Saturday, March 30, 2013


“When I was ten, I read fairy tales in secret and would have been ashamed if I had been found doing so. Now that I am fifty, I read them openly. When I became a man I put away childish things, including the fear of childishness and the desire to be very grown up."
C S Lewis

Sunday, March 24, 2013

To DC and Back

Josh and I drove to DC for a Close Action battle with Mark Campbell. There was no snow while we were in DC, but it started snowing before we got to Fredericksburg, was covering the ground at Ashland, and was at "drive at 10-20mph and don't change lanes lest you slide" around Richmond. Cars spun out about every mile or so, some in ways with really made you question how they could manage to get that far off the road; and a lot of people were driving with their flashers on, as if the rest of us might not be aware of the snow. The road got a little clearer around Williamsburg but still had snow and ice all the way to the Bridge Tunnel; once we got to Norfolk, it was all rain.
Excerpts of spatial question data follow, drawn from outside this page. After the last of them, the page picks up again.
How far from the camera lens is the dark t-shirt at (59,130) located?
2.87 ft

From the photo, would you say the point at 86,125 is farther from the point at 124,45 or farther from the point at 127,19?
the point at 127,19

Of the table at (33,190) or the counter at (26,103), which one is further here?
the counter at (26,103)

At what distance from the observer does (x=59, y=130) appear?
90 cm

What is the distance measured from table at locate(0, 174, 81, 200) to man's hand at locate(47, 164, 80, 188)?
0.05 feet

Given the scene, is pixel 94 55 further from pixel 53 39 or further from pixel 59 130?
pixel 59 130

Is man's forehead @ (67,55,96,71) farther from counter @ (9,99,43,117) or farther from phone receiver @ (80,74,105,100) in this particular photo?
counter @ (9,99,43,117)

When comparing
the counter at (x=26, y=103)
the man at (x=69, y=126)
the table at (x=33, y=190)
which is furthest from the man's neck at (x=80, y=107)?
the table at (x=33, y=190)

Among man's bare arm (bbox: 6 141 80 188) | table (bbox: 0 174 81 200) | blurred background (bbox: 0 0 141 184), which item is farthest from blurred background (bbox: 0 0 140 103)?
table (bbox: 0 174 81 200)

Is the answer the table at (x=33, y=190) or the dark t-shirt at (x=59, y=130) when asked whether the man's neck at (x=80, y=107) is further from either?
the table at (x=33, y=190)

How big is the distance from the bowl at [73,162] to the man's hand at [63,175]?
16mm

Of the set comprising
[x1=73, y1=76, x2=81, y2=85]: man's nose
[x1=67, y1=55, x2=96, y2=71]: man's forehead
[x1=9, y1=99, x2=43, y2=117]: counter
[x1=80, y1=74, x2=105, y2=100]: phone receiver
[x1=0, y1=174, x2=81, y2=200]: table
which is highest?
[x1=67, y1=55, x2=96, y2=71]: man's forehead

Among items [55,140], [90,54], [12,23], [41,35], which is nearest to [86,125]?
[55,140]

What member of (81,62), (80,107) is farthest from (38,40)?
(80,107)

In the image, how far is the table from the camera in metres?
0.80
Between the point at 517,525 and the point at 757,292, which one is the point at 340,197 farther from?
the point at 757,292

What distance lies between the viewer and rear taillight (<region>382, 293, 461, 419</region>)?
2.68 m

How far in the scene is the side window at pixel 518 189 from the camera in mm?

Overall, the weather added an hour or more to the trip--but seeing the trees all covered in winter white was well worth it.

Friday, March 22, 2013


Got a new table for the dining room.

More accurately--we got a wargame-sized table ! The previous one was 32x42, not sufficient for a decent sized map. This one is 42x72--not huge, but big enough for a respectable battle.

Thursday, March 21, 2013

Spring and Snow

On the second day of Spring, we get....snow. None of it stuck, but I Am Offended.

Thursday, March 14, 2013


Made my whole month's budget  with three sales today. Woot! Given that I already had a couple of decent sales, I've caught up for the shortfall in February. Yay!

Saturday, March 9, 2013


I asked Josh what he wanted to do together while Diana was in Montreal, and he said he wanted to see some of the caves in the Shenandoah, so that's what we did. Drove up to Harrisonburg Friday night after work, talking with Josh about our D&D characters and having a good time; then in the morning (after a breakfast of waffles with sausage gravy), we headed north up I-81 to Shenandoah Caverns. It had snowed a couple of days before, and while the roads were clear, there was still snow on the mountain sides.
The Shenandoah tour was about an hour long, with Josh and I and two other people, and a fifteen year old freshman girl as the guide. The main things that struck me about this cave system was that it was bigger than I expected--more open space, only a couple of places where we had to mind the overhead, nowhere that we had to squeeze to get through--and it was wet. I'd thought it was from snowmelt and the rain of the preceding week, but the other caves didn't have nearly as much water. This one had plenty of opportunities for "cave kisses", which is what it's called when a droplet lands on you. They're supposed to bring good luck for a day, or a week, or a year, depending on which tour guide is telling you the tale. Made the loop, back to the elevator, up to the lobby, and away.
On to Luray, with a stop for camera batteries. Luray had tours going every fifteen minutes or so, and our tour had about 45 people in it. Same thing, draperies and stalactites and stalagmites and pools and such. There is a chasm, maybe 90 feet deep, along the pathway around Pluto's Ghost, and it's easy to imagine going over the edge (if the railing weren't in the way) and sliding down and being stuck there, with the goblins or the shuggoths or the creeping dark, whatever may be there. We didn't hear any drums, though. It was a long flight of stairs coming back up.
We drove down the valley to Grottoes, Virginia, home of Grand Caverns--not terribly well marked with signs, but we found it. This tour had around 15 people, and the guide was a college history student who seemed to be interested in the caves rather than just doing a job. Grand Caverns had another type of formation, called shields, and the whole cavern was in rock that was turned sideways--the strata were vertical instead of horizontal. Presumably the rock rotated during mountain building. Generally our guide interspersed cavern info with jokes--"here are the signatures from Civil War soldiers who were here. Since our cave got protected status, it's illegal to write on the walls now, and if you do it, you get a big fine....but I get a thousand dollar reward for turning you in, so let me know if you need a Sharpie", and "hat's a shield formation, the disc that looks like a pizza, extra cheesy, just like my jokes"--but there was one piece of really good showmanship. The guides turn the lights off as you leave an area, so algae doesn't grow. In this case, we come to a corner, and the way ahead is unlit. The guide tells us what he's going to do, then lights a candle and turns off the lights; it's impossible to see more than about twenty feet, anything beyond that just fades into darkness. And then he blows out the candle, and it's dark, dark, dark, and he talks for a minute or so, and it's completely black...and then the lights burst on for the hallway ahead, 300 feet long and 100 feet high, and impressive. Nicely done.
Near the end / beginning of the cave there are a couple of tiny bats, hibernating. At the entrance, there is a wildlife display with an otter, hawk, a couple of owls, and a black bear. Josh posed for a couple of "Bear with Bear" pics. And then we drove home. Good time together.